Broadcast TV signal strength measurement

Discussion in 'Wireless & RF Design' started by John P, Dec 28, 2014.

  1. John P

    Thread Starter AAC Fanatic!

    Oct 14, 2008
    At my house we're trying to be cable cutters, and get free broadcast TV rather than paying a fee. We're in a suburban area about 15 miles from the transmitter, but we're on the wrong side of a hill so it's not a totally favorable situation. I've tried moving the antenna around, and most of the time it works OK, but then quite capriciously it can fail--usually during something my wife really wants to watch! What would definitely help would be to get some kind of numerical measurement which would let me see whether one location is better than another, and then I could put the antenna in the best place and see if it ever fails. I can imagine that a meter that can do this would be expensive though, because it would need its own tuner to select whichever station you wanted to measure the strength for. Has anyone got asn idea of how to do this?
  2. #12


    Nov 30, 2010
    One version is called a field strength meter. In 1970, a machine to measure the signal strength of a TV antenna, on any particular channel, cost $450. I bought a battery operated TV and tapped into the AGC signal, just to find the pointing direction of best advantage. Today, the set-top-box that converts digital signals to suit my analog TV can display a signal strength graph on the screen. It still isn't in microvolts, but it's anything at all, and it's way cheaper than $450.
  3. BR-549

    Distinguished Member

    Sep 22, 2013
    What are the frequencies of the stations you are trying to receive?

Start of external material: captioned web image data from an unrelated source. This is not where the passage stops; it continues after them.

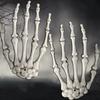 Halloween Skeletthand Gruselig Realistisch Größe Knochenhand Schädel Dekorationen Zombie Party Spukhaus Halloween Terror Dekoration Requisiten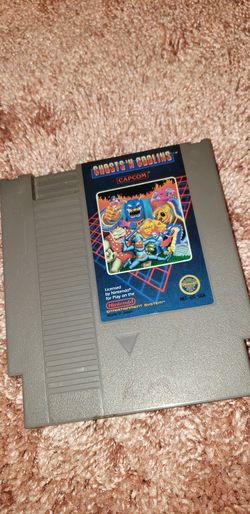 Ghosts'n Goblins (NES)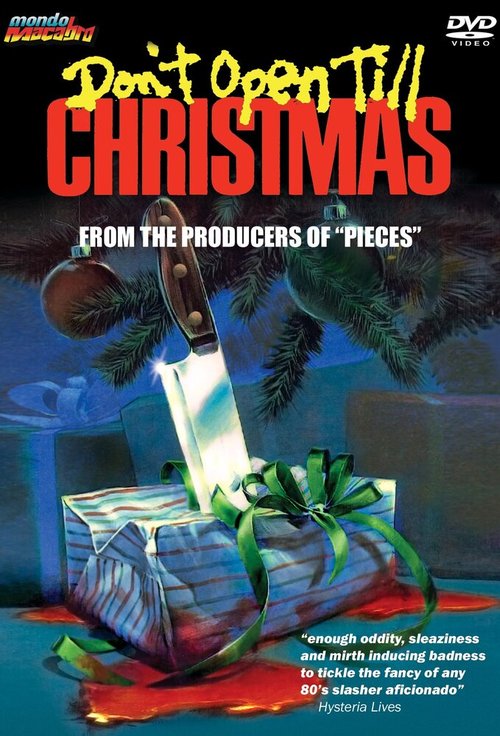 Обложка (Постер) Не открывай до наступления Рождества / Don't Open Till Christmas (1984) SATRip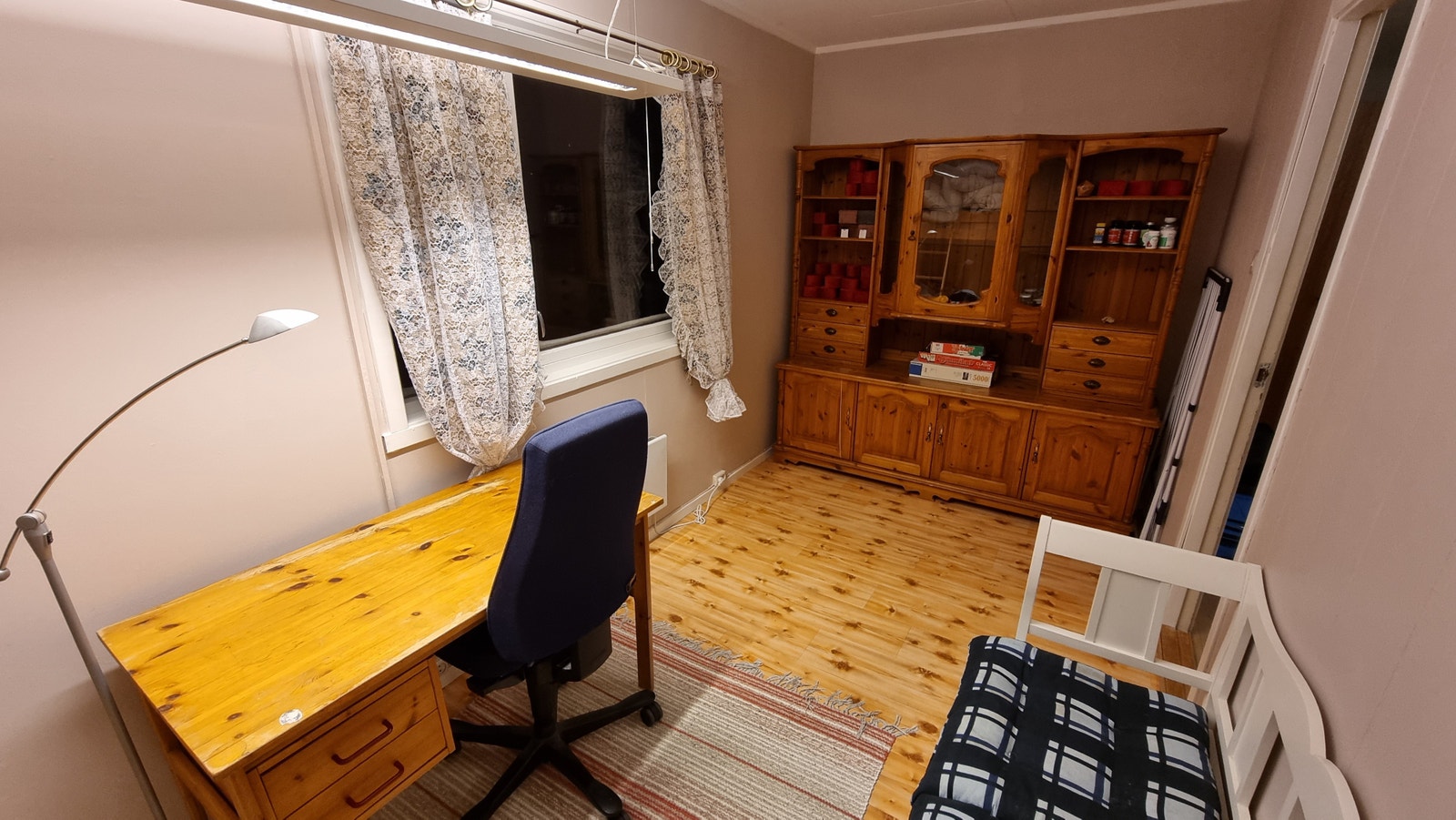 Våningshus soverom Galleribilde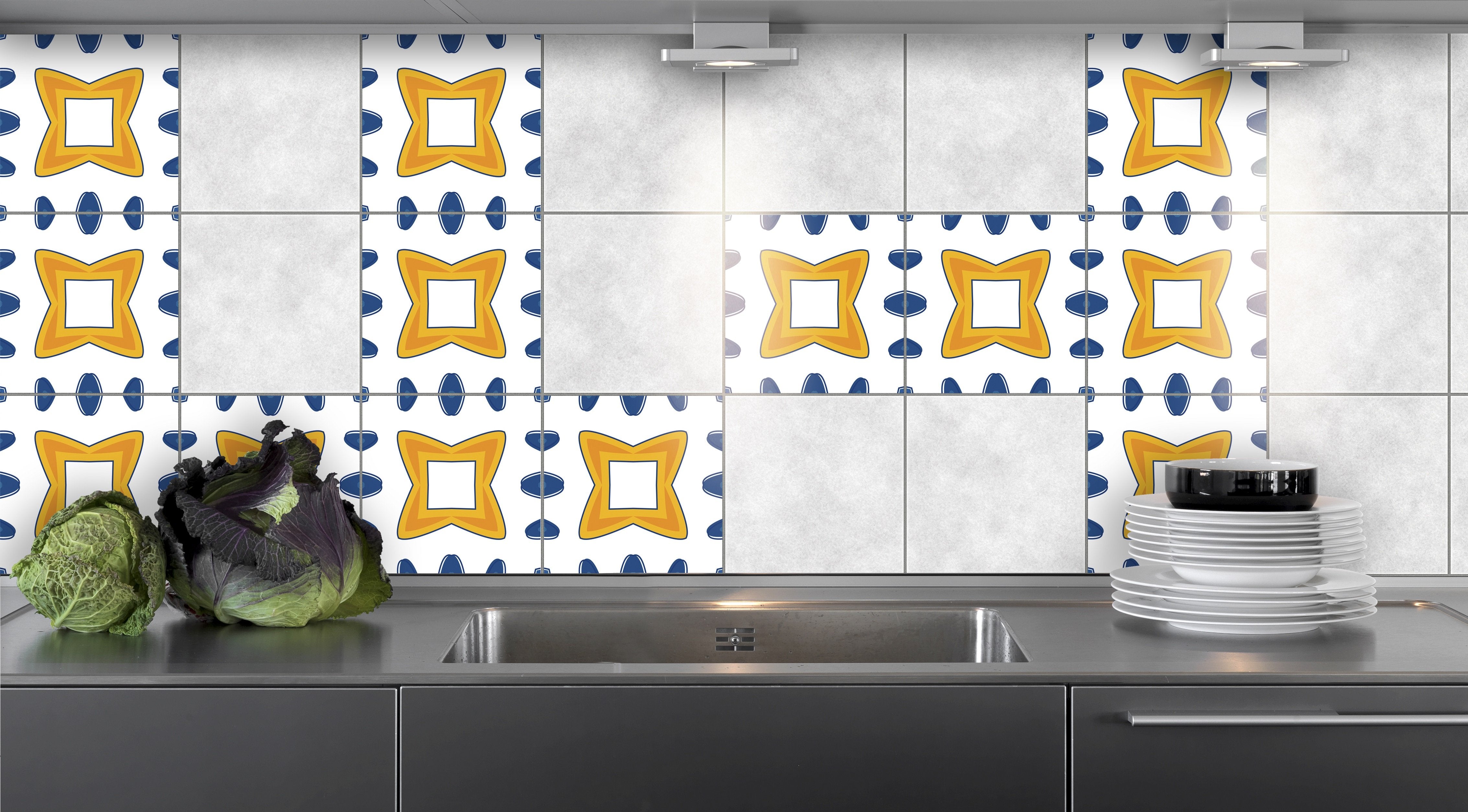 Aufkleber für Fliesen - KP067 - life-decor.de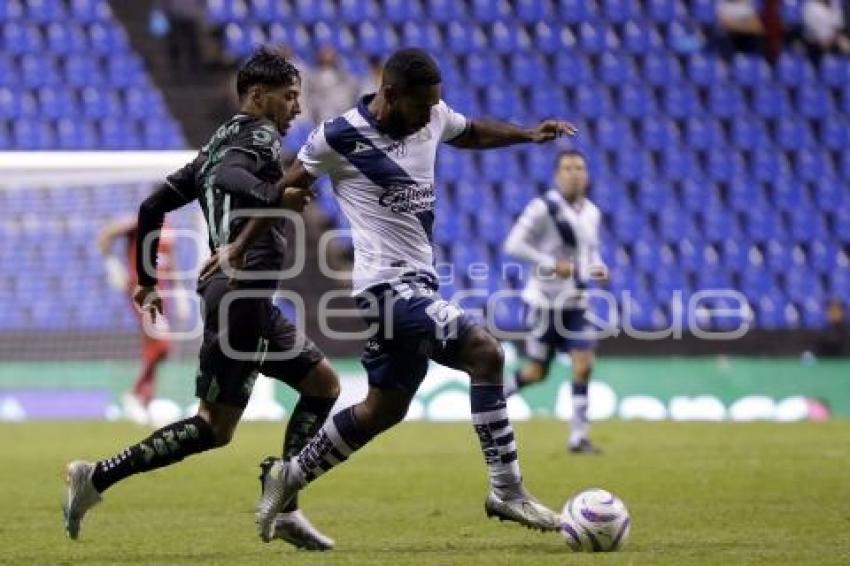 FÚTBOL . CLUB PUEBLA VS SANTOS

    What kind of ant. and where is it?

    What and how much feed line?

    How high is hill above ant?

    Going FROM direction of there another hill or some large structure?
  4. MaxHeadRoom


    Jul 18, 2013
    When recieving OTA (over the air) channels if more than one, it is often a compromise because unfortunately the transmitters are not all situated in the same direction, if there is one channel in particular (they can fade due to weather conditions also) try swinging the Antenna from side to side while someone watches the reception fade out on each side of the swing, and then aim it at the centre of these two conditions, a little crude, but may work for you.
    There are also a few non- scrambled satellites out there if you fancy putting a dish up for FTA reception.
  5. alfacliff

    Well-Known Member

    Dec 13, 2013
    there are recievers like the Icom Ic3 that receive those frequencies. they even display the video if its old style analog.
    there are also field strength meters available based on tv tuners to measure the signal strength.
  6. John P

    Thread Starter AAC Fanatic!

    Oct 14, 2008
    Thanks for the responses, everyone.

    To answer BR-549, the antenna is just a thing from Home Depot, I believe it's this model. They don't tell you to use a preamp and I haven't put one in, although I have one I could install. The stations I'm interested in are all in the same direction, so I thought a directional antenna would be the best kind.

    The cable is RG-6 coax, and I have 50 feet of it, with some spare connectors so I can shorten the run if necessary. Although the antenna is rated for outdoor use, I'm planning to put it in the attic unless things seem really desperate. I have tried the attic location with the cable coming down the stairs, and the TV worked--but then it worked most of the time with the antenna in the same room. That's really the point of my question--probably the attic is a better location than downstairs, but how much better? What can I measure that will tell me how good it is, or how close to failure the signal level is?

    Right now the main concern is how to run the cable from the attic to a downstairs location. It's a 2-story house and I don't think I can get the cable into the wall cavity, so it looks as if it will have to go outside.
  7. KeepItSimpleStupid

    Well-Known Member

    Mar 4, 2014
    Jut a few things:
    1. Use The NM or noise margin is the best indicator
    2. Dont have the antenna pointing the wrong way.
    3. Some areas are using VHF and UHF; others just UHF.
    4. DTV is all or nothing.
    5. Use a mast mounted amplifier. e.f. CM7777 You may have to enable the FM trap.
    6, Amplifying a bad signal gives you a bad signal.
    7. The set top box/tuner should have a signal strength meter, What your looking for in the US is an 8VSB signal strength meter.
    8. Look for vents like for the toilet for tunning cable on the outside of them. The pipes that stick out of the roof.